---------- Information provided ----------
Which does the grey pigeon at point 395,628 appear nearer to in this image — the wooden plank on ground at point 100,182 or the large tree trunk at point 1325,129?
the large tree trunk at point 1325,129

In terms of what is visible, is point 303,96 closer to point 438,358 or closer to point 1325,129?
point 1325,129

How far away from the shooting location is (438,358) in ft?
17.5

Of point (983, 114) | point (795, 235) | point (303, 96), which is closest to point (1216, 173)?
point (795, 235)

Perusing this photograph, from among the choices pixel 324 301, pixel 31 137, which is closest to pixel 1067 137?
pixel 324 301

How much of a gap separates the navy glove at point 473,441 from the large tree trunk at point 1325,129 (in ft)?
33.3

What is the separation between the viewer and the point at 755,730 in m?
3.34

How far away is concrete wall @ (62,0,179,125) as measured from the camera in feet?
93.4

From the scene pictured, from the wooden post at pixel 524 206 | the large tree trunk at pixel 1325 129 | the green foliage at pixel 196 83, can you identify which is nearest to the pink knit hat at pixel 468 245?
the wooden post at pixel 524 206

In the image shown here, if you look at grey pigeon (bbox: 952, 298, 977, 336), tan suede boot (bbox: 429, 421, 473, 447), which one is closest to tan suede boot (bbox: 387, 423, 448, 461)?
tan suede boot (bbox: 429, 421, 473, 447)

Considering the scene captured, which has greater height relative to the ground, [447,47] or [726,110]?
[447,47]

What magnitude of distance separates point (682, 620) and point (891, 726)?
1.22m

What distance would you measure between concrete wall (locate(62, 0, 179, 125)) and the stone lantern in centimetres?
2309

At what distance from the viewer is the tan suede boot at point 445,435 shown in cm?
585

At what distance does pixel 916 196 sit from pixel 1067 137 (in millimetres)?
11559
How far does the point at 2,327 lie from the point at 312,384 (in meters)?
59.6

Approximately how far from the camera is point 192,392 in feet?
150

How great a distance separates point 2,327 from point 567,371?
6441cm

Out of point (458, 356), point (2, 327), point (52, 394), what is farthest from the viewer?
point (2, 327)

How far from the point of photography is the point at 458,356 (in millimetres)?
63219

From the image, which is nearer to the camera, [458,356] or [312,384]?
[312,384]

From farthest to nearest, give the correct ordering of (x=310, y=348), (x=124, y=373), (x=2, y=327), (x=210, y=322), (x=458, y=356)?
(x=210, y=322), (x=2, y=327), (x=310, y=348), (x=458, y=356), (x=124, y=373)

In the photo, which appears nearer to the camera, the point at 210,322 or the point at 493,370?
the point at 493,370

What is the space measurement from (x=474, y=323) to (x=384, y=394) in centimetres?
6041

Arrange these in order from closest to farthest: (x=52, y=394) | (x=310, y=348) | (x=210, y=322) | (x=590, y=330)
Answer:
----------
» **Problem description**
Convert the data above into a JSON list of strings, with one string per line and blank lines omitted.

» **Exercise answer**
[
  "Which does the grey pigeon at point 395,628 appear nearer to in this image — the wooden plank on ground at point 100,182 or the large tree trunk at point 1325,129?",
  "the large tree trunk at point 1325,129",
  "In terms of what is visible, is point 303,96 closer to point 438,358 or closer to point 1325,129?",
  "point 1325,129",
  "How far away from the shooting location is (438,358) in ft?",
  "17.5",
  "Of point (983, 114) | point (795, 235) | point (303, 96), which is closest to point (1216, 173)?",
  "point (795, 235)",
  "Perusing this photograph, from among the choices pixel 324 301, pixel 31 137, which is closest to pixel 1067 137?",
  "pixel 324 301",
  "How much of a gap separates the navy glove at point 473,441 from the large tree trunk at point 1325,129 (in ft)?",
  "33.3",
  "What is the separation between the viewer and the point at 755,730 in m?",
  "3.34",
  "How far away is concrete wall @ (62,0,179,125) as measured from the camera in feet?",
  "93.4",
  "From the scene pictured, from the wooden post at pixel 524 206 | the large tree trunk at pixel 1325 129 | the green foliage at pixel 196 83, can you identify which is nearest to the pink knit hat at pixel 468 245?",
  "the wooden post at pixel 524 206",
  "In the image shown here, if you look at grey pigeon (bbox: 952, 298, 977, 336), tan suede boot (bbox: 429, 421, 473, 447), which one is closest to tan suede boot (bbox: 387, 423, 448, 461)?",
  "tan suede boot (bbox: 429, 421, 473, 447)",
  "Considering the scene captured, which has greater height relative to the ground, [447,47] or [726,110]?",
  "[447,47]",
  "What magnitude of distance separates point (682, 620) and point (891, 726)?",
  "1.22m",
  "What distance would you measure between concrete wall (locate(62, 0, 179, 125)) and the stone lantern in centimetres?",
  "2309",
  "At what distance from the viewer is the tan suede boot at point 445,435 shown in cm?",
  "585",
  "At what distance does pixel 916 196 sit from pixel 1067 137 (in millimetres)?",
  "11559",
  "How far does the point at 2,327 lie from the point at 312,384 (in meters)?",
  "59.6",
  "Approximately how far from the camera is point 192,392 in feet?",
  "150",
  "How great a distance separates point 2,327 from point 567,371?",
  "6441cm",
  "Out of point (458, 356), point (2, 327), point (52, 394), what is farthest from the viewer?",
  "point (2, 327)",
  "How far from the point of photography is the point at 458,356 (in millimetres)?",
  "63219",
  "From the image, which is nearer to the camera, [458,356] or [312,384]?",
  "[312,384]",
  "From farthest to nearest, give the correct ordering of (x=310, y=348), (x=124, y=373), (x=2, y=327), (x=210, y=322), (x=458, y=356)?",
  "(x=210, y=322), (x=2, y=327), (x=310, y=348), (x=458, y=356), (x=124, y=373)",
  "In the photo, which appears nearer to the camera, the point at 210,322 or the point at 493,370?",
  "the point at 493,370",
  "What is the space measurement from (x=474, y=323) to (x=384, y=394) in centimetres?",
  "6041",
  "Arrange these in order from closest to farthest: (x=52, y=394) | (x=310, y=348) | (x=210, y=322) | (x=590, y=330)",
  "Answer:"
]